Hi Team, I have a question. There is a limitation ...
# suitescript
c
Hi Team, I have a question. There is a limitation in the MapReduce script for each stage regarding the hard limit of persistent data. For example, the getInputData stage has 1 billion instructions. What exactly are these instructions referring to?
b
not that you can measure it, but it probably refers to Machine code
if you want to be extra specific, it very likely means Java bytecode
either way, you dont have access to the number of instructions your code is consuming
c
Thanks @battk . How to make sure if we are not crossing this hard limit because if it did then it throws an error saying that exceeded limit in the summarise stage by failing entire script silently.
b
you cant
you can only design your code so that you dont have long running loops
c
Okay.
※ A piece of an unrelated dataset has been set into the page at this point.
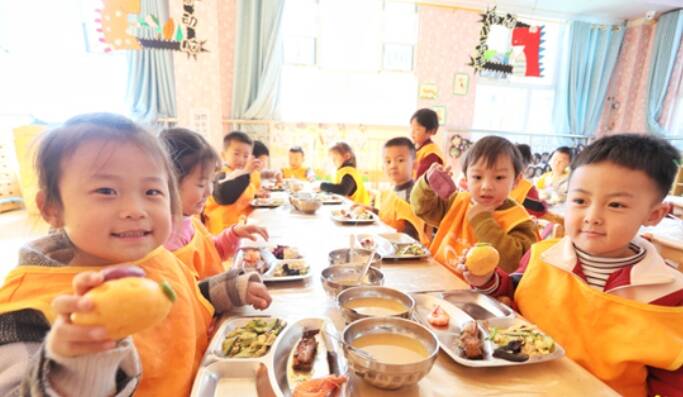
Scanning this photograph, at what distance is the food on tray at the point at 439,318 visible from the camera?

To give a background. I have a query which returns the custom records having a path to the AWS S3 bucket path. I’m looping through this custom record in the getinputdata and retrieving the csv file string from the S3bucket and converting to JSON and passing it to the reduce stage one object at a time and create a custom record in the reduce stage. So far there are no issues so I’m just wondering about the limitations.
b
as a proxy, you can ask youself if your code will be running a million statements in any of the stages
if its not, its unlikely to consume a billion statements
c
Agreed with your statements 👍🏻
e
If you're running into this limit during
getInputData
, then that stage is doing way too much work. Based on your description, it sounds like potentially the
getInputData
should just be retrieving the list of Custom Records to process, the
map
stage should retrieve and convert the CSV file, then the
reduce
stage should process the JSON. That would split up the workload.